# START OF Record excerpts

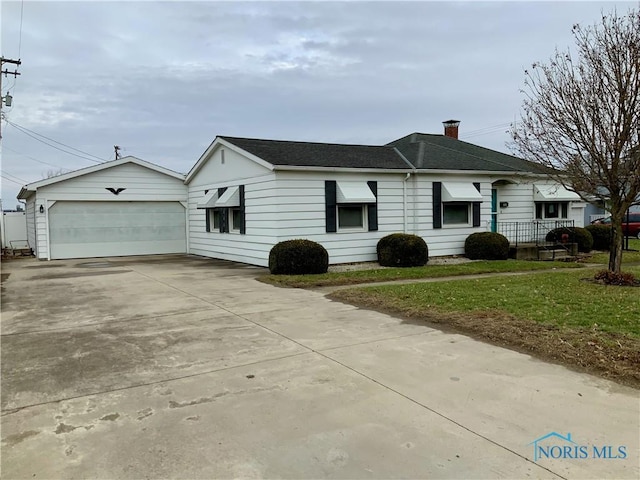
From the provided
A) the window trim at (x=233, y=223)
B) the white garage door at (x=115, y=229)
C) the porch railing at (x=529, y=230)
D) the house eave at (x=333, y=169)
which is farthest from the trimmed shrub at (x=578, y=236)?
the white garage door at (x=115, y=229)

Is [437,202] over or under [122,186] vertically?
under

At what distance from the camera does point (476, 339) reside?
5809 millimetres

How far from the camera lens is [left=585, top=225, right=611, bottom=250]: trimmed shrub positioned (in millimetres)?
17719

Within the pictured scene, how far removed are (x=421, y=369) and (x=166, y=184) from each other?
17.7 meters

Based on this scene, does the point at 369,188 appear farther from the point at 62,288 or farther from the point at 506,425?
the point at 506,425

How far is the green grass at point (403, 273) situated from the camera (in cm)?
1080

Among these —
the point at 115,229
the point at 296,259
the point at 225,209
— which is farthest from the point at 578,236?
the point at 115,229

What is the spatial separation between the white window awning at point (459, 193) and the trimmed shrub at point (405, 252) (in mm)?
2580

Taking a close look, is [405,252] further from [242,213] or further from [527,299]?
[527,299]

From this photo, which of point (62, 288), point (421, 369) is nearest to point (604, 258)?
point (421, 369)

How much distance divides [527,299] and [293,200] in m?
7.44

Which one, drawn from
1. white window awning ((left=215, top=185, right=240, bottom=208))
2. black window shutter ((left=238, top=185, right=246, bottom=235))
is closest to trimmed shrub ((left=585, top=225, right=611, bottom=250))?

# END OF Record excerpts

*Exercise task*:
Extract the rows from the line containing "Among these —" through the last row, inclusive, and reproduce them verbatim.

*Expected answer*:
Among these —
the point at 115,229
the point at 296,259
the point at 225,209
— which is farthest from the point at 578,236?
the point at 115,229

What is the spatial separation between the white window awning at point (459, 193) and the trimmed shrub at point (405, 252) (in mm)?
2580

Taking a close look, is [405,252] further from [242,213] or further from [527,299]?
[527,299]

From this photo, which of point (62, 288), point (421, 369) is nearest to point (604, 258)?
point (421, 369)

How much distance divides [527,299] and [293,200] in m?
7.44

Which one, drawn from
1. white window awning ((left=215, top=185, right=240, bottom=208))
2. black window shutter ((left=238, top=185, right=246, bottom=235))
is closest to trimmed shrub ((left=585, top=225, right=611, bottom=250))?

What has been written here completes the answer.